I've been working with Ethernet for the better part of 30 years and I just now learned what a "runt Ethernet frame" is.

An Ethernet runt frame is a frame who's signal has degraded to the point that the start of frame bit isn't recognized and that a subsequent bit is incorrectly recognized as the start of frame bit.
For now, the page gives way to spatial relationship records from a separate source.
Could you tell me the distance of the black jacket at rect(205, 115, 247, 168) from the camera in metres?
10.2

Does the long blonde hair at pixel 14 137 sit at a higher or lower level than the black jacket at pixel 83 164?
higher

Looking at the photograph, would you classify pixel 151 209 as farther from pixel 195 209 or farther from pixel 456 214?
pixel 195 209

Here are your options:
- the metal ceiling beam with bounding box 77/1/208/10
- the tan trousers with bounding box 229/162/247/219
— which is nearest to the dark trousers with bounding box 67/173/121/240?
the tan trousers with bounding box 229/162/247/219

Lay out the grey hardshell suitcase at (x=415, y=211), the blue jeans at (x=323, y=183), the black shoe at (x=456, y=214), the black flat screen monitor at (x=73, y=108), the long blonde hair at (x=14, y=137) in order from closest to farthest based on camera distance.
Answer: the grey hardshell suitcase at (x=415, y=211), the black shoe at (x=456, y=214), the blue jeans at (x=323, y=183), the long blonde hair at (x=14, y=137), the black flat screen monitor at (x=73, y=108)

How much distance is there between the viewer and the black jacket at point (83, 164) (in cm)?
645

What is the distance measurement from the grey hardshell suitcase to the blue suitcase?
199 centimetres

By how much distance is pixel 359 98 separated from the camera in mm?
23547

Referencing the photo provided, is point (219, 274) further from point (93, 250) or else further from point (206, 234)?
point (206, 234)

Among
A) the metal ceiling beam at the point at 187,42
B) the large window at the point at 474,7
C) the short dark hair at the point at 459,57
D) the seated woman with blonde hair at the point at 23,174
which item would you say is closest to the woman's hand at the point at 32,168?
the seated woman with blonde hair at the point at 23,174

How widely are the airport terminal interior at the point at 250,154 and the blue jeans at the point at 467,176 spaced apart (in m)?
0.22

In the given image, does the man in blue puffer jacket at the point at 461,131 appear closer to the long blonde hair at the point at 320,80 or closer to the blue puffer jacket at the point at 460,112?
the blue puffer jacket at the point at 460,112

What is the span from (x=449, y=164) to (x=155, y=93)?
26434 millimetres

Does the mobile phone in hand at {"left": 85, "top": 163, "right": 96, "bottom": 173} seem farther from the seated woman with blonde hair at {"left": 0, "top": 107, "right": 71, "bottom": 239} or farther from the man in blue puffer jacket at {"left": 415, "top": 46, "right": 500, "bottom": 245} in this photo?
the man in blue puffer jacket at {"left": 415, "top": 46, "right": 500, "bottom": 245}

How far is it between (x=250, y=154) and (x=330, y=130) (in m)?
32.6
Thus yielding a recognized frame that is shorter than was originally transmitted.

My adaptation / interpretation of what William James Yeager wrote towards the end of § 3 ¶ 3 on page 7 of The Origins of the Stanford University SUMEX-AIM Router Technology - An Historical and Technical Overview.

This same paper confirms a suspicion as to why the Ethernet that we know and love is referred to as Etherne-2.

Ethernet-1, now often called research Ethernet, ran at 3 Mbps.

Ethernet-2, often stylized as Ethernet-II, ran at 10 Mbps.

Hence why we see Ethernet II in places like Wireshark.

#learningIsFun #Ethernet

@drscriptt it still kind of blows my mind that 1970s Ethernet was 10Mbps, thats still a useful amount of bandwidth even 50 years later

@raven667 I think that Ethernet-1 / 3 Mbps was in `72 and Ethernet-2 / 10 Mbps was in `83.

So 10Base5 is 43 years old while 3Base6* is 54 years old.

*I think the first number is the speed in Mbps, band type (base or broad), and distance in meters divided by 100.